One of the constant comments I get after I talk about my journey of burnout is “thank you for your transparency.” Transparency is helpful because others can get help from what you have been through. Being real and authentic is powerful.
Was I always transparent? No, to the contrary. Little did I let it slip of how I was really doing. I was skilled at keeping my emotions even from myself. My standard phrase when people enquired as to how I am doing was “I’m doing ok, thanks”. I had little time for people who constantly focussed on the negative. Was that the reason I kept my guard up? No. Was it that as a people carer I could not be vulnerable?
Wisdom tells us there are times not to be transparent e.g. in parenting, our duty of care requires us to be circumspect with what we say. Children need to be protected and shielded. Conversely, there are times when we need to be transparent and we need people and places to be such.

What keeps you from being transparent?

Becoming transparent has been a journey. Several things contributed to my lack of transparency and my ingrained, closed behaviour. For those who like the short version, they were shame, lack of trust, fear of judgment and exposure.

I discovered that there is no shame in being emotionally sick. Being open with “I am burnt out” enabled people to give care and support me while I was sick. It took me three months to trust my psychologist. As the weekly sessions rolled by, little by little I began to let my guard down, sharing more about myself. I came to see that I closed myself off from others because I feared rejection, judgment, and exposure. Trust had been broken. Consequently, I had chosen to shut most others out. I chose to trust again, discovering that it was safe to do so.
Choosing to trust has a wonderful consequence. In trusting others you are naturally transparent. This openness brings others closer to you. Lack of trust causes detachment, but trust builds connection.

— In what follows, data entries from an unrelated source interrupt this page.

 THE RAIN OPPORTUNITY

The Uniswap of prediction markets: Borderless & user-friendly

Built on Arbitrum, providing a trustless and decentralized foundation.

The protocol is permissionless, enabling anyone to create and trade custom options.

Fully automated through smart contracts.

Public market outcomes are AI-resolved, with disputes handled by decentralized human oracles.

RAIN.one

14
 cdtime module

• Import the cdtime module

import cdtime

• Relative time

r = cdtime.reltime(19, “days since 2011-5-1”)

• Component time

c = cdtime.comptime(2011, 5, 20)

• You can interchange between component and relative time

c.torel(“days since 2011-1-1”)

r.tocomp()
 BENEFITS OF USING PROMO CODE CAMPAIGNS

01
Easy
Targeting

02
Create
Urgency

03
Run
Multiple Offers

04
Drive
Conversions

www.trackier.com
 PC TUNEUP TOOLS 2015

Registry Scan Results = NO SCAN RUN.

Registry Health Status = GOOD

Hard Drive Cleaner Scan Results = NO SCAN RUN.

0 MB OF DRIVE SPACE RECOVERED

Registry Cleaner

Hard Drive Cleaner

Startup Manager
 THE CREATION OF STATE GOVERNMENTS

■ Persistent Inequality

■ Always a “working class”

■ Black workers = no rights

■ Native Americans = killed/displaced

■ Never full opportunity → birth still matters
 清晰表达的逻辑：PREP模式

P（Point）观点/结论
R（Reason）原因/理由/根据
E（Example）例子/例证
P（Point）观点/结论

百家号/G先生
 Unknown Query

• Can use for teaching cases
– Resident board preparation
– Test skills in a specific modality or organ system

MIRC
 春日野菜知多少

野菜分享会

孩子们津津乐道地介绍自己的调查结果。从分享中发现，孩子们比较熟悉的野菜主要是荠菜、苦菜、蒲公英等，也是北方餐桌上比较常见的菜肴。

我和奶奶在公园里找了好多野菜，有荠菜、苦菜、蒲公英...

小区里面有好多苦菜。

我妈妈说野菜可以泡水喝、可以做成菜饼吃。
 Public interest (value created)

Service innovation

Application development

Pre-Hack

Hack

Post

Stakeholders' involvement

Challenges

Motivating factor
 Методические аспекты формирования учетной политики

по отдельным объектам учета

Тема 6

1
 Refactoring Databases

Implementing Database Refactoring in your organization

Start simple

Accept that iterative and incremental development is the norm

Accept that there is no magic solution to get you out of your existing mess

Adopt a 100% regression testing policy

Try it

Who can help you build transparency?

Several years of being mentored in emotional well-being has greatly helped me build transparency. My mentor’s gentle probing questions “how are you doing?” have been so helpful. Over time I have discovered that it’s safe here to say it as it really is. A mentor is key to thriving. Our level of transparency determines the level of help we receive.

How transparent are you with your mentor on a scale of 0-10 ? 0 not at all & 10 nothing is hidden.